# Text excerpt
________________
For the test device to be used in a largely splash-proof manner, the invention requires that the shower head can be fully accommodated in the integrated receiving section in the inlet pipe. In particular, when the shower head is installed at a greater height, it is not always easy to check whether it is correctly positioned and entirely enclosed. Therefore, according to a further modification of the invention, it is preferred and advantageous if at least the receiving section integrated in the inlet pipe is transparent. The integrated receiving section can then be easily observed from the floor and slid fully over the shower head. At the same time, the incoming water can also be observed for its jet pattern and for its color and consistency (water quality). To further improve visibility, the entire inlet pipe or its partial pipes can be made fully transparent. Furthermore, it is also advantageous and preferred if the collection container is at least partially transparent. The collected water can then be examined, for example through an observation window, with respect to the water level in the collection container and for turbidity and color (water quality). In particular, if the collection container is completely transparent, the fill level in the container can be monitored particularly easily, for example with a simple scale on the collection container. Suitable plastic pipes and containers are commercially available.
________________
# Supplied data
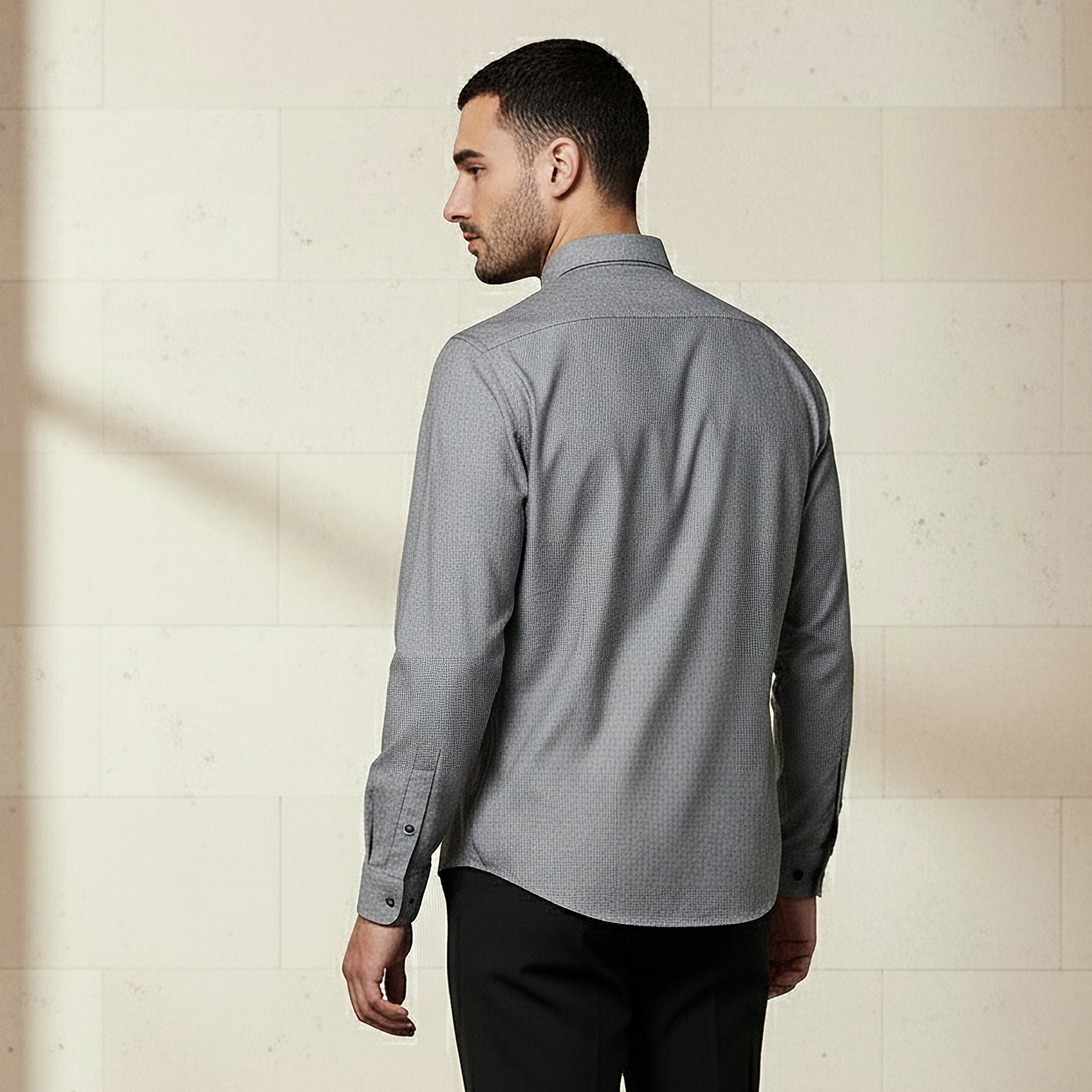 Men Slim Fit Collared Textured Long Sleeves Shirt-men-clothing-shirts-image-3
________________
# Your assignment
Answer these questions about the shower test device text:
(a) Which part, at minimum, is preferably transparent under the further modification of the invention?
(b) The text gives an example of a means through which the collected water can be examined. What is it?
(c) What simple aid does the text give as an example for monitoring the fill level in a completely transparent collection container?
The material above comes from a source separate from the text.

# Answer space
(a) The receiving section integrated in the inlet pipe.
(b) An observation window.
(c) A simple scale on the collection container.